Your assignment: Can you retype each of the rows below word for word, leaving the pictures out?

Recorded data
^^^^^^^^

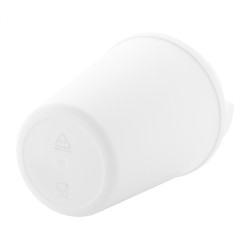 Cappulu RPP termo hrnek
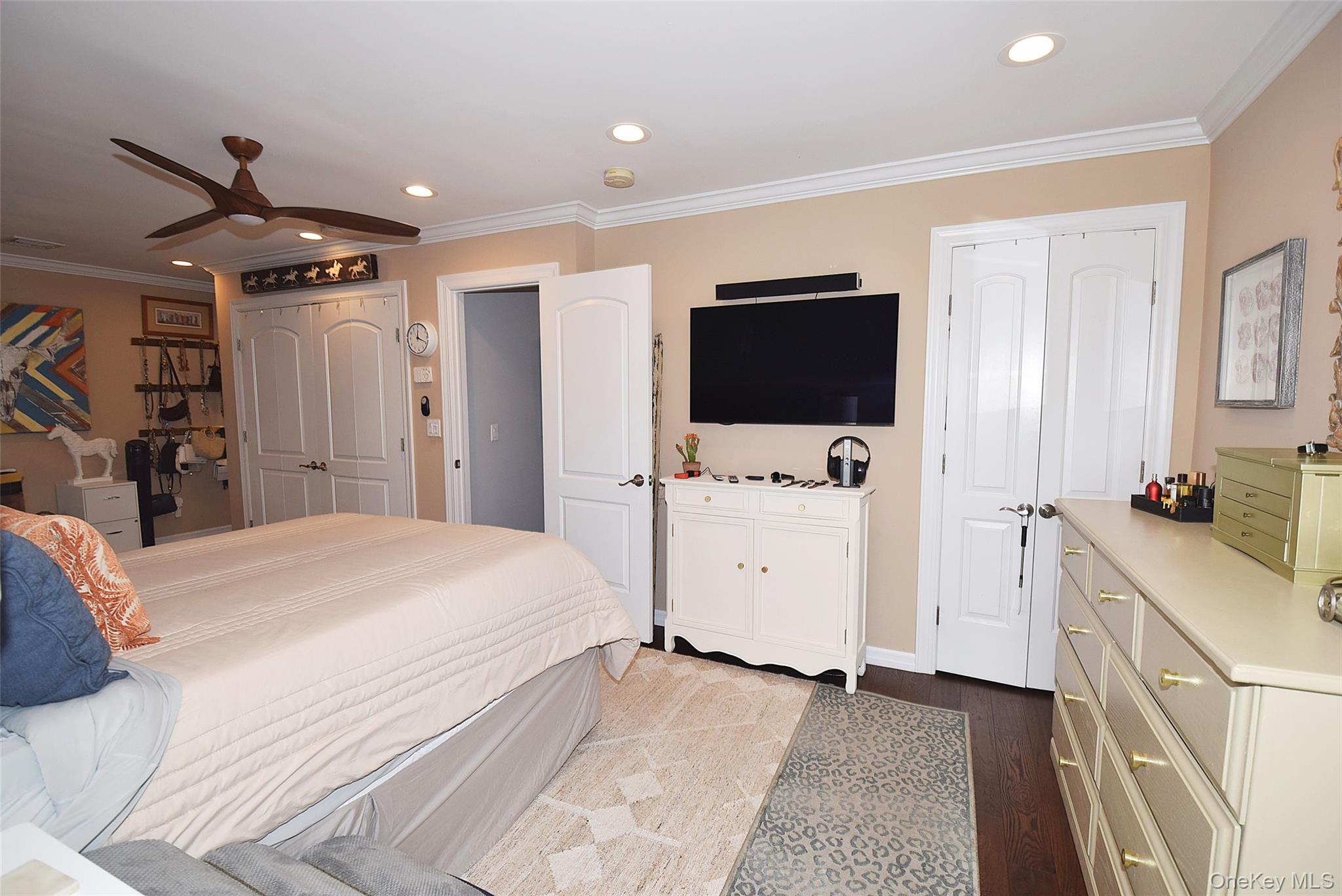 #12 photo, 1031 Van Buren Street, Baldwin , NY 11510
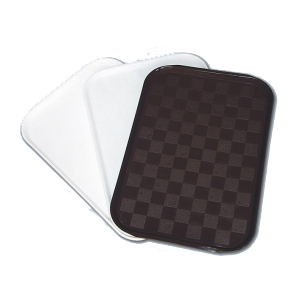 Gemeinschafts-verpflegung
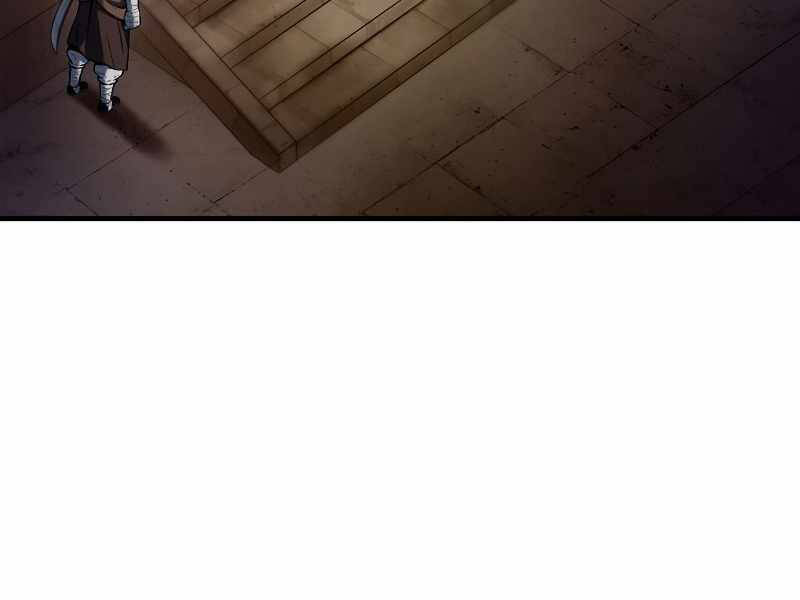 Bá Vương Chi Tinh Chapter 5 - 62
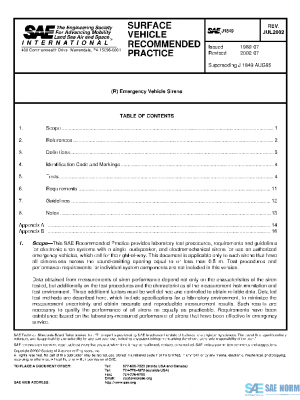SAE J1849_200207 PDF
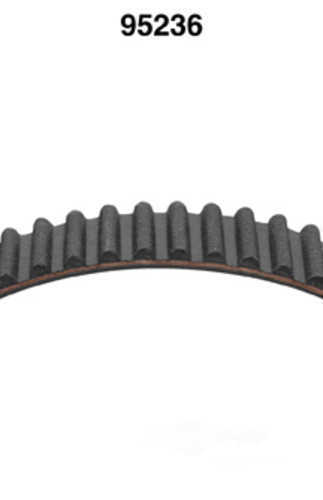 Engine Timing Belt Dayco 95236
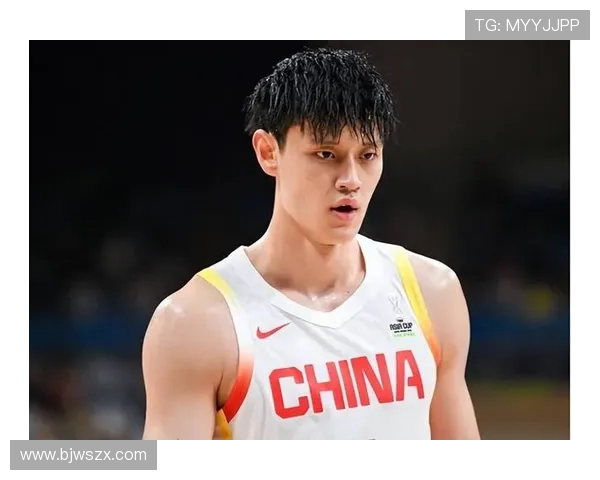 北京青少年篮球锦标赛开启 曾凡博送祝福 张云松回忆对决王治郅往事 北京青少年篮球锦标赛开启 曾凡博送祝福 张云松回忆对决王治郅往事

^^^^^^^^

Solution for this exercise:
 Cappulu RPP termo hrnek
 #12 photo, 1031 Van Buren Street, Baldwin , NY 11510
 Gemeinschafts-verpflegung
 Bá Vương Chi Tinh Chapter 5 - 62
SAE J1849_200207 PDF
 Engine Timing Belt Dayco 95236
 北京青少年篮球锦标赛开启 曾凡博送祝福 张云松回忆对决王治郅往事 北京青少年篮球锦标赛开启 曾凡博送祝福 张云松回忆对决王治郅往事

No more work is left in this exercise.